Edinburgh is filled with spectacular architecture and breathtaking sights in every direction. Furthermore, I had the pleasure of being in the city during the Festival Fringe, the world’s largest art festival. More commonly referred to simply as The Fringe, the festival allows anyone to participate, bringing together a wide variety of performances, from comedy to acting and singing. People would perform in the streets, creating an environment filled with energy, perfect for walking throughout the city or enjoying a traditional Scottish meal of tatties (potatoes) and neeps (turnips) outside a pub.
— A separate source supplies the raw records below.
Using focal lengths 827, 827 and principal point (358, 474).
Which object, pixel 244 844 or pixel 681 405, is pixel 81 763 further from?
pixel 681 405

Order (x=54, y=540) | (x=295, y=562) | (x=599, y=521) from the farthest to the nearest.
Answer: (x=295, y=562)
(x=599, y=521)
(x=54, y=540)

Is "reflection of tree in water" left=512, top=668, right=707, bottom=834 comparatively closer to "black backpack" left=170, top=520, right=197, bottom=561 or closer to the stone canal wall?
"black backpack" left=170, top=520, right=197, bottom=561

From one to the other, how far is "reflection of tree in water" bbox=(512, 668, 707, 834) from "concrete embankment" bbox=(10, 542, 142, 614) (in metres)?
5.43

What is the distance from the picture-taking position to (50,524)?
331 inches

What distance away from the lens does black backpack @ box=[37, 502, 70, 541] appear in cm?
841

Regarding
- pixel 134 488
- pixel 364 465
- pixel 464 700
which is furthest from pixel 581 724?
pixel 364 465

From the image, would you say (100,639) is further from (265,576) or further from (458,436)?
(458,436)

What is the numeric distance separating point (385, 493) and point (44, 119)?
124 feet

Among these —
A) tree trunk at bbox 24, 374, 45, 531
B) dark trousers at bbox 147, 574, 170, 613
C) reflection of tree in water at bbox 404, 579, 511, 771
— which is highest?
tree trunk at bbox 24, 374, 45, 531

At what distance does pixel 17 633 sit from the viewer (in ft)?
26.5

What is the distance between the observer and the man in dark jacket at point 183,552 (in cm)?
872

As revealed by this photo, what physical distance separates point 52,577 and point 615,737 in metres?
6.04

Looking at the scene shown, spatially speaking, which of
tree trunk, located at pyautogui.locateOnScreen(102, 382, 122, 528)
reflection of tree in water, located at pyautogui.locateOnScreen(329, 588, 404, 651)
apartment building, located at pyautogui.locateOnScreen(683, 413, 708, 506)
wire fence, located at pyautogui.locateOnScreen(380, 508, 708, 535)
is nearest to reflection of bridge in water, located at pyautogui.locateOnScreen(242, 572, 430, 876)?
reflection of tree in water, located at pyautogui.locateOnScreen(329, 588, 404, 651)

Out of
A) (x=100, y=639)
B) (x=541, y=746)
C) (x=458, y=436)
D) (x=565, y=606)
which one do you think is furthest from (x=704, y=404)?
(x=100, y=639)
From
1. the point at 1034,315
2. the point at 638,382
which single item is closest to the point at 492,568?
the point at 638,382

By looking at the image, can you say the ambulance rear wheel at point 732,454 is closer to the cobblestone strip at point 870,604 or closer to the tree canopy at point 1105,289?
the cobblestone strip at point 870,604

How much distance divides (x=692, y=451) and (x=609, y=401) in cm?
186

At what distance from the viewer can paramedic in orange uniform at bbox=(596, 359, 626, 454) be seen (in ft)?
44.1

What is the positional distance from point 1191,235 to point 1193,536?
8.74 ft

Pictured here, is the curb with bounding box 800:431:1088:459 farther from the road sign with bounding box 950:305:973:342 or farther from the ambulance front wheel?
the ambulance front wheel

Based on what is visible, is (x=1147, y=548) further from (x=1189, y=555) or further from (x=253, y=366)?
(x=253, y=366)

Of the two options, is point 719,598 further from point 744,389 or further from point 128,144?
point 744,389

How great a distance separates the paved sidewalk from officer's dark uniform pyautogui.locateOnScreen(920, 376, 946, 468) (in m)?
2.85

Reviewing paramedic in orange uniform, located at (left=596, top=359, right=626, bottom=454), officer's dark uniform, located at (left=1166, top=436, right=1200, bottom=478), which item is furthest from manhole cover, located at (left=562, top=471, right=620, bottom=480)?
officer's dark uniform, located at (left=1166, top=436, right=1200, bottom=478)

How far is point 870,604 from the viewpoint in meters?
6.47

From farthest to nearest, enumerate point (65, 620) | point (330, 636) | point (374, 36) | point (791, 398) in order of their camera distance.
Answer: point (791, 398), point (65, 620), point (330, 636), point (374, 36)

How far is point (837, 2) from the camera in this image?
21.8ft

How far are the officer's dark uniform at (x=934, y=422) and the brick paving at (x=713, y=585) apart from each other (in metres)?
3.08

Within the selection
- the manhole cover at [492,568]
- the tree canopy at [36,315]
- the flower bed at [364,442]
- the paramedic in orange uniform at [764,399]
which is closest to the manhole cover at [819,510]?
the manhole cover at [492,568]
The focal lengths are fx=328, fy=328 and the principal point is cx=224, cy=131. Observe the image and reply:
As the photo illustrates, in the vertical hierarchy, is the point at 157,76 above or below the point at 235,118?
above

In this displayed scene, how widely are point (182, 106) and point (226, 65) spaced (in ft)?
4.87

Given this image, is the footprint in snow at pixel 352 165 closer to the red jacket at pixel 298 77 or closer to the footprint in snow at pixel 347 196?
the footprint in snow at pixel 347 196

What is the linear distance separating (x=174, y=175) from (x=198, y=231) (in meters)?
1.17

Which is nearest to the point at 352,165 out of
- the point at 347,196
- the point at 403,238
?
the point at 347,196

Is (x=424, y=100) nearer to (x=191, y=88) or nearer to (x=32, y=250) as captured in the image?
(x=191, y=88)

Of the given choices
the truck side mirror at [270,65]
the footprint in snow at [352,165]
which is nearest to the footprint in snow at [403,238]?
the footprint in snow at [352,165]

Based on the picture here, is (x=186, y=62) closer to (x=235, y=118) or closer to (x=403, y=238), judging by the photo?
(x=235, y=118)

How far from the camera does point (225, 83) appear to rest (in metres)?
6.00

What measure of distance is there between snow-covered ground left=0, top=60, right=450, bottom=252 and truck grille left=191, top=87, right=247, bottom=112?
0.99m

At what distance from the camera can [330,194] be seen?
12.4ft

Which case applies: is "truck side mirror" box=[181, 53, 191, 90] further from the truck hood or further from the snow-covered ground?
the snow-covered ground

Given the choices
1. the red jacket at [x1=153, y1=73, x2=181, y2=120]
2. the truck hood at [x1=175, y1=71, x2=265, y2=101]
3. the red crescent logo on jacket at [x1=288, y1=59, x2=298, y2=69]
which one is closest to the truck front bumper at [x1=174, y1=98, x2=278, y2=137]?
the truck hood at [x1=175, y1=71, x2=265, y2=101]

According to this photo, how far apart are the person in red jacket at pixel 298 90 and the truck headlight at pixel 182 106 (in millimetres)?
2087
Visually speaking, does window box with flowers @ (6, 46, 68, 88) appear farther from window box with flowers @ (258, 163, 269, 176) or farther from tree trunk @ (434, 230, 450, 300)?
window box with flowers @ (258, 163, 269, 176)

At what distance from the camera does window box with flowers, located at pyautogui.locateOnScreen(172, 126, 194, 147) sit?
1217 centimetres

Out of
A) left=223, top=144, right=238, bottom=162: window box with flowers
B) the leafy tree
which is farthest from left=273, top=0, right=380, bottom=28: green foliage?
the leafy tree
Ramsey High School Social Studies teacher Mr. Willever traveled to Scotland while on vacation with his family. He spent three days in Edinburgh, enjoying The Fringe, climbing Arthur’s Seat, a cliff overlooking the city, and haggis, a traditional Scottish dish made from the various organs of a sheep, that Mr. Willever said he actually enjoyed. When asked about his experience, Mr. Willever said, “Scotland is a beautiful place with great people, great hospitality, and something for everyone.”

I took the train out of Edinburgh on the fourth day, journeying through the beautiful countryside on my way to Inverness, the largest city in Scotland known as the cultural capital of the Scottish Highlands. I visited Culloden Battlefield, home to one of the bloodiest battles fought on Scottish soil and the ending of the Jacobite rebellion of 1745. I travelled twenty-three miles south of Inverness to Loch Ness, the location of the famous Loch Ness Monster. Sadly, I did not spot Nessie, as the locals call her, under the waves, but I did get to see the ruins of Urquhart Castle, which is situated on a small peninsula on the Loch.

My last stop was St. Andrews, the city in which the sport of golf was invented. In fact, the oldest golf course in the world, created along the coast of the city, is still in use today. While in St. Andrews I toured St. Andrews Castle and Cathedral and had the best gelato of my life at Jannettas Gelateria. I ate my way through the city, buying berry scones, fish and chips, and Scottish burgers. My last day was spent taking the train back to Edinburgh airport and getting on my flight back home.

Scotland may not be the most exotic vacation destination, but it definitely is one of the most interesting places in the world, providing something for everybody. Whether you are into history, art, good food, or beautiful landscapes, it can all be found in Scotland.